草木が生い茂る地面に這い蹲るは、頭巾を被った少女であった。そしてその傍らには、頭に狼の耳の様なものが付いる、白髪の男が立っている。
「──っ糞がっ!!待てっ、私はまだやれる。勝手にシラケて終わらせんじゃねえっっ!」
……私は唸った。噛み締める様に芝生を叩き、言う事の聞かない身体を無理矢動かして。──しかし、先生は。

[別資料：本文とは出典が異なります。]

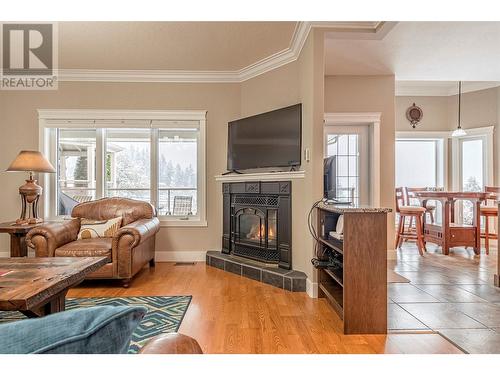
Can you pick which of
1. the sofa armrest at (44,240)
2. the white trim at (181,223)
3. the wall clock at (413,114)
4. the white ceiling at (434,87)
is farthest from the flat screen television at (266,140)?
the wall clock at (413,114)

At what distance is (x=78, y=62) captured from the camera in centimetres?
419

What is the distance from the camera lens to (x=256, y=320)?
8.18ft

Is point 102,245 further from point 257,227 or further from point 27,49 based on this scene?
point 27,49

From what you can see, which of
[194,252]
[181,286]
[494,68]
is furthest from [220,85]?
[494,68]

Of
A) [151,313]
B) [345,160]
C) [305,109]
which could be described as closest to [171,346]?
[151,313]

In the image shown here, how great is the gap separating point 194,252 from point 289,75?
2705 millimetres

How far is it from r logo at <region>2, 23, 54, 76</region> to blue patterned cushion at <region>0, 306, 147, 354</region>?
3.80 metres

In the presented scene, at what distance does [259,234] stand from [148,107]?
7.92 ft

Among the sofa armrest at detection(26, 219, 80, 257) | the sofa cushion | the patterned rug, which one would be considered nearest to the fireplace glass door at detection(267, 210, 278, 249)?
the patterned rug

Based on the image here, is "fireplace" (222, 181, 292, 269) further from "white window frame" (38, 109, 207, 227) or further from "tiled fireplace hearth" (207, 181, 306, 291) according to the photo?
"white window frame" (38, 109, 207, 227)

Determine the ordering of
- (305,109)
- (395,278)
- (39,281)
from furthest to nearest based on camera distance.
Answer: (395,278) → (305,109) → (39,281)

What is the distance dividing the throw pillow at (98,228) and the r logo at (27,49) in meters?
2.13

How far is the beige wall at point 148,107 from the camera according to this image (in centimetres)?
449
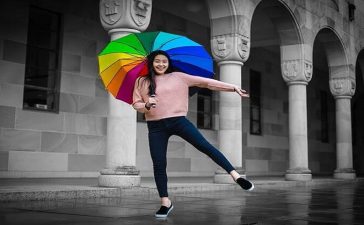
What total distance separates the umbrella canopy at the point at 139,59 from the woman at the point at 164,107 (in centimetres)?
14

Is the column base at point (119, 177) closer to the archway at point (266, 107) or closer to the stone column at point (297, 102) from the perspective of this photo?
the stone column at point (297, 102)

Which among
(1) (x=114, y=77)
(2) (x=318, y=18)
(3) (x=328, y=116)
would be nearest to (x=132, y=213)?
(1) (x=114, y=77)

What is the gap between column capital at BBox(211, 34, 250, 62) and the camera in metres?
11.7

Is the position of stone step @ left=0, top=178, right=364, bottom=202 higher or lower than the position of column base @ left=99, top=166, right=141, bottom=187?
lower

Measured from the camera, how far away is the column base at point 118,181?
879 cm

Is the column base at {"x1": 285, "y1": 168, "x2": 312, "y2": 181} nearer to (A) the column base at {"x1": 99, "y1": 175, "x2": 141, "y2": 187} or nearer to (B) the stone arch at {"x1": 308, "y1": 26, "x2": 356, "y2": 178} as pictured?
(B) the stone arch at {"x1": 308, "y1": 26, "x2": 356, "y2": 178}

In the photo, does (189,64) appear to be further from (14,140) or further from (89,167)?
(89,167)

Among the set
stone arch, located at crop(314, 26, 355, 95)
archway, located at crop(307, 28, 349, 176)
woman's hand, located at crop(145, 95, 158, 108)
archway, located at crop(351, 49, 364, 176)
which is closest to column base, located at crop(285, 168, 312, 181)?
stone arch, located at crop(314, 26, 355, 95)

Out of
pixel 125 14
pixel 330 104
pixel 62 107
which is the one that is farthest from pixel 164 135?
pixel 330 104

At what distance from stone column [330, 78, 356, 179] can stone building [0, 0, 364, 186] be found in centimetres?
4

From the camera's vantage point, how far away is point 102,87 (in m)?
13.6

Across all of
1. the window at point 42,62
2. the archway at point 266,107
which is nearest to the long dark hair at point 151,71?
the window at point 42,62

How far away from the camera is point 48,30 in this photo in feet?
40.9

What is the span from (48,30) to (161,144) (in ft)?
27.4
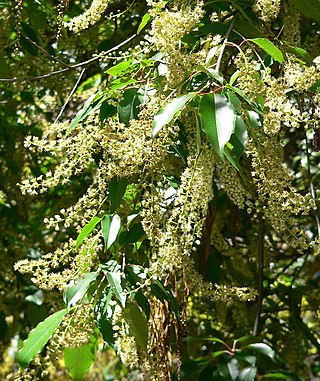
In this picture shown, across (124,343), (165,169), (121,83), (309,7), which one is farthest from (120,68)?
(124,343)

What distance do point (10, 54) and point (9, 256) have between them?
31.8 inches

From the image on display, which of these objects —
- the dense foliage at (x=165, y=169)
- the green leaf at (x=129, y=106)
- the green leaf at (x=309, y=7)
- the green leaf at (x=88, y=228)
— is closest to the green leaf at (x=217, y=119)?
the dense foliage at (x=165, y=169)

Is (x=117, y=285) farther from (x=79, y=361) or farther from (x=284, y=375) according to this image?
(x=284, y=375)

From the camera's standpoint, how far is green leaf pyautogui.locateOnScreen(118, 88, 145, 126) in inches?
62.5

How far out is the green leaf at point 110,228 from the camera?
1.54 meters

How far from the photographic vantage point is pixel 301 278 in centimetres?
354

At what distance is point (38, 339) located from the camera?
1.51m

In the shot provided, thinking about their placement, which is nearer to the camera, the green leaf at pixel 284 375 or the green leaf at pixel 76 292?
the green leaf at pixel 76 292

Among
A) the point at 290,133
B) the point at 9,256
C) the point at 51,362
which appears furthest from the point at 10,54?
the point at 51,362

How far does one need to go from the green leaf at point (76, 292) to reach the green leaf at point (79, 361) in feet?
0.50

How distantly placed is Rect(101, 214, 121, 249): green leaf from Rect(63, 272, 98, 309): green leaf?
0.26 feet

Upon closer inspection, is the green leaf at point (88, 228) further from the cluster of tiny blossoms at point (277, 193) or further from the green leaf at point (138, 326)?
the cluster of tiny blossoms at point (277, 193)

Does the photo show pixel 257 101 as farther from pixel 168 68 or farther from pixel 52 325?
pixel 52 325

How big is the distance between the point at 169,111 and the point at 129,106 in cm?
28
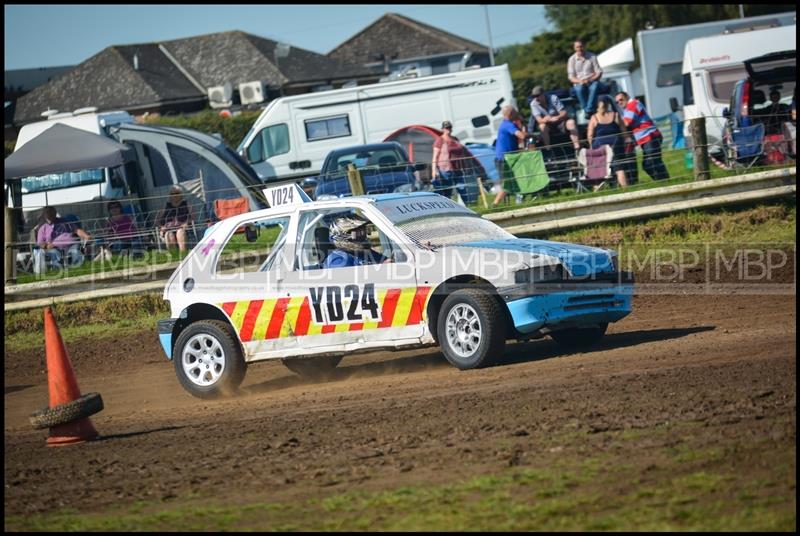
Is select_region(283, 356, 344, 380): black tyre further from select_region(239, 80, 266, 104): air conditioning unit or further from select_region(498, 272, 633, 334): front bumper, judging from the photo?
select_region(239, 80, 266, 104): air conditioning unit

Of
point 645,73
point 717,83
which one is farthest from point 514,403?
point 645,73

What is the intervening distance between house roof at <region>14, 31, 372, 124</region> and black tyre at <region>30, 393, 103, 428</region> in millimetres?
48830

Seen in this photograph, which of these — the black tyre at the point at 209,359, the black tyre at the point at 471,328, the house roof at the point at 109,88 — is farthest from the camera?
the house roof at the point at 109,88

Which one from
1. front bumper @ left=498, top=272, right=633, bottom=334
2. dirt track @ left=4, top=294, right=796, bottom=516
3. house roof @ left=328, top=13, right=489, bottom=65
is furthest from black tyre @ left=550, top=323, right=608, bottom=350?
house roof @ left=328, top=13, right=489, bottom=65

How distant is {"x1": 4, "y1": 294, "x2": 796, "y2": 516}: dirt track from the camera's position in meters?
6.20

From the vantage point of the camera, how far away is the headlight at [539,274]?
9.12m

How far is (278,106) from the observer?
24078 millimetres

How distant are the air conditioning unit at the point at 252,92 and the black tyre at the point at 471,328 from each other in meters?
35.6

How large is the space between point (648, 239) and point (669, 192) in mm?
699

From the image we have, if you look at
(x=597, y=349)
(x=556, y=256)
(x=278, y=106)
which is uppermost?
(x=278, y=106)

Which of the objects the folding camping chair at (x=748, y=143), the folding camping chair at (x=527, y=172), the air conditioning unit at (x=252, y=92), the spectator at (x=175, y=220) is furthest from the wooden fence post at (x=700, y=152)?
the air conditioning unit at (x=252, y=92)

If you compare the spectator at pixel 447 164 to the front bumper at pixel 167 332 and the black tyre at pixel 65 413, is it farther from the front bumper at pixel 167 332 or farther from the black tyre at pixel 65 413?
the black tyre at pixel 65 413

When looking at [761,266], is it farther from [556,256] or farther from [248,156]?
[248,156]

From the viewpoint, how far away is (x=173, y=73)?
2402 inches
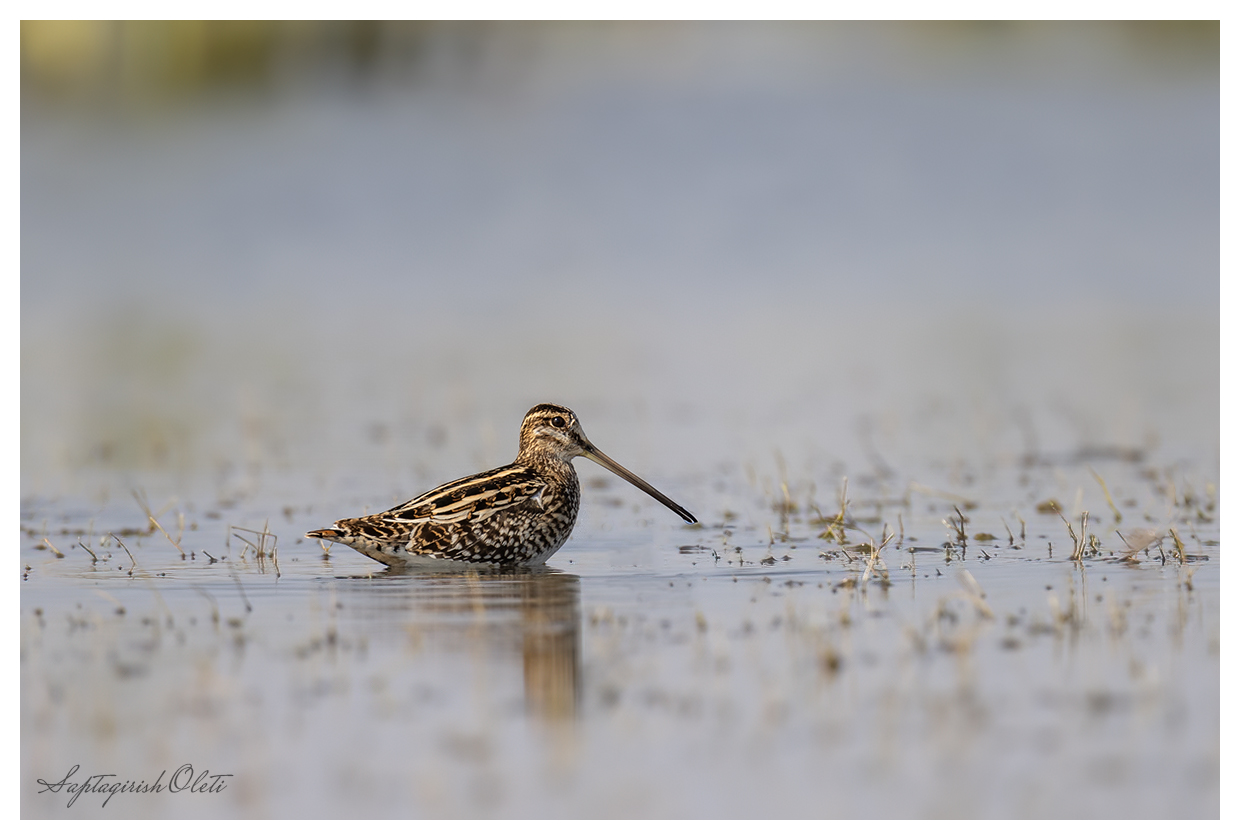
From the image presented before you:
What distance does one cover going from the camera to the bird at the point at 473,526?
1187 cm

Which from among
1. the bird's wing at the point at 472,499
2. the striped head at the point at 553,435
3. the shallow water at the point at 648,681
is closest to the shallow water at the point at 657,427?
the shallow water at the point at 648,681

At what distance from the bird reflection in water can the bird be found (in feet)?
0.55

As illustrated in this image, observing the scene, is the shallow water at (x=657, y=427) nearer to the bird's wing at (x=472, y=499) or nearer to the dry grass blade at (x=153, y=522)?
the dry grass blade at (x=153, y=522)

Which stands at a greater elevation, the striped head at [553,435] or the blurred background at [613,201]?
the blurred background at [613,201]

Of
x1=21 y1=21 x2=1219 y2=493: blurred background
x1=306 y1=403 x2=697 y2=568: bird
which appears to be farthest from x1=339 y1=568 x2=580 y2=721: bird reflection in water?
x1=21 y1=21 x2=1219 y2=493: blurred background

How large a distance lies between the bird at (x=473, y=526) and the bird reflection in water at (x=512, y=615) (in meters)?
0.17

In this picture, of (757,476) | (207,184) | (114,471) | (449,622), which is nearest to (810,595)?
(449,622)

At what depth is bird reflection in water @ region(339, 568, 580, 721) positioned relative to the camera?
27.2 ft

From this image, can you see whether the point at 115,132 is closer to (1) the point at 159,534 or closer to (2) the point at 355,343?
(2) the point at 355,343

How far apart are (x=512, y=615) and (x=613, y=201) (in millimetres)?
22027

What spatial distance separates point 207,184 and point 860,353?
13110 millimetres

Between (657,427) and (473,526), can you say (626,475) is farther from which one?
(657,427)

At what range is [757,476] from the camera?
52.0 ft

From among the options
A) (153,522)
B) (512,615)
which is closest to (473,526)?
(512,615)
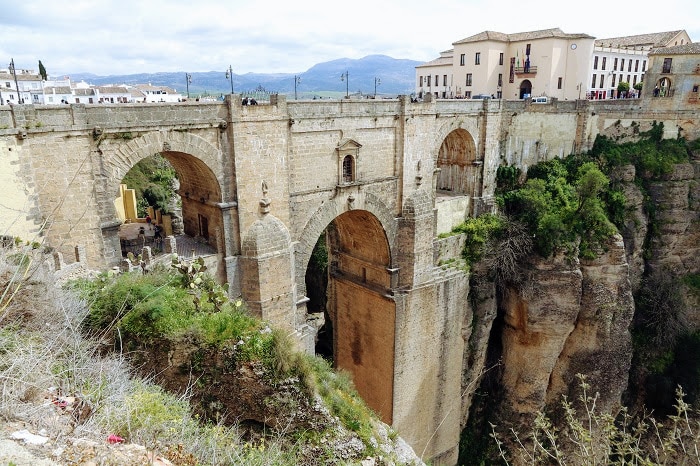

「馬鹿かお前。もう今日で何セットしたか覚えてるか〜?俺も覚えちゃ居ないが、数えるのも飽き飽きする程したなあ。俺ももう飽きたんだよ。今日はもう諦めろっ」
先生はそう言うと、寝そべる私の脇腹へ革靴を向け、蹴り上げた。「うぐっ?!」。出したくもない、無様な声が発せられる。
先生との稽古も、最近は気絶で終わらせる事なく出来る様になって来た。しかし、先生の方は、早く終わらせられなくなったので、少し不満げな様子。
だが、それ程私が成長したと言う事だ。このまま行けば、この野獣を殺す事だって、可能なのだろう。
「オズヴァルドの方はもうとっくにユダの稽古を終わらせてるみたいだな。……そんじゃ、俺はオズヴァルドと夜のお店に行ってくるからよ。明日は朝帰りだ、あの馬鹿にも伝えとけ──」
最近のユダは、オズヴァルドの方に稽古をつけて貰っているらしい。先生は倒れる私へそう言うと。私を置いて、朝っぱらから夜のお店に行く様だ。……この糞野郎めが。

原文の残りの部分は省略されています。